**INSTRUCTIONS TO FOLLOW:**
Reproduce the text of every entry below word for word, keeping each line as it appears. Leave out the pictures.

start

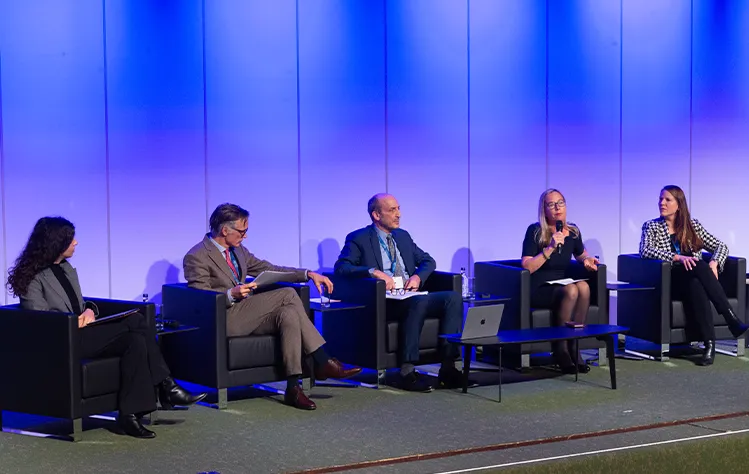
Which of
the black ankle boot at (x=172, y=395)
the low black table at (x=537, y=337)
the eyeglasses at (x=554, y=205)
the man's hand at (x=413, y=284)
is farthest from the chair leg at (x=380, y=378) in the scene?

end

**SOLUTION:**
Which of
the black ankle boot at (x=172, y=395)
the low black table at (x=537, y=337)
the eyeglasses at (x=554, y=205)
the man's hand at (x=413, y=284)
is farthest from the chair leg at (x=380, y=378) in the scene?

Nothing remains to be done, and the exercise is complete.